En soirée samedi, les fenêtres du consulat des Etats-Unis et du bureau de l'Union européenne (UE) étaient au contraire éclairées par des bougies. L'UE «est toujours solidaire des défenseurs des droits de l'homme à travers le monde», a écrit cette dernière sur Twitter (qui est bloquée en Chine), en publiant une photo de dizaines de bougies sur un rebord de fenêtre.
Plus tôt, le secrétaire d'Etat américain Antony Blinken avait rendu hommage sur Twitter aux «courageux manifestants» qui avaient «réclamé pacifiquement la démocratie» à Tiananmen: «malgré la suppression des monuments commémoratifs et les tentatives d'effacer l'histoire, nous honorons leur mémoire en promouvant le respect des droits humains partout où ils sont menacés».

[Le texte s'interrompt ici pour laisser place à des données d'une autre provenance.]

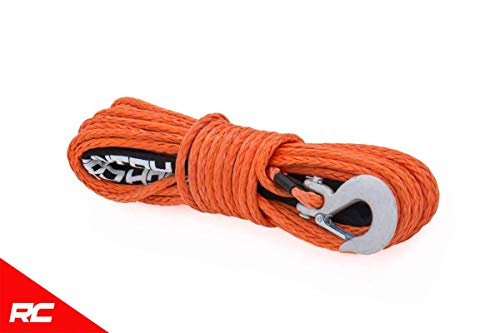 Rough Country Orange Synthetic Winch Rope w/Clevis Hook and Sleeve 85 FT Rated at 16,000 LBS RS111 Rope Orange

En réaction, un porte-parole du bureau du ministère chinois des Affaires étrangères de la ville a déclaré que celui-ci «rejetait fermement» ces déclarations. «Leur show politique s'est immiscé dans les affaires intérieures de la Chine sous couvert des droits de l'homme et de liberté, et a sali les droits de l'homme et l'État de droit de Hong Kong, pour inciter à l'hostilité et à la confrontation et ternir l'image de la Chine», selon un communiqué.
«Mémoire du peuple»
Des veillées ont néanmoins été organisées samedi, par Amnesty International, dans 20 villes du monde entier. A Melbourne, «nous voulons que cet esprit perdure à jamais», a déclaré Frank Ruan, un ancien manifestant de la place Tiananmen qui s'est dit chanceux d'avoir survécu.
A Taipei, Connie Lui, une employée d'hôpital de 65 ans qui a quitté Hong Kong il y a un an et demi en raison de la situation politique, a expliqué à l'AFP que «c'est le seul endroit maintenant où nous pouvons venir nous souvenir. Je suis ici aussi au nom de tous mes amis de Hong Kong qui ne peuvent pas être présents».
«Le souvenir collectif du 4 juin à Hong Kong est systématiquement effacé», a dit pour sa part la présidente taïwanaise Tsai Ing-wen: «des mesures aussi grossières et déraisonnables ne pourront effacer la mémoire du peuple».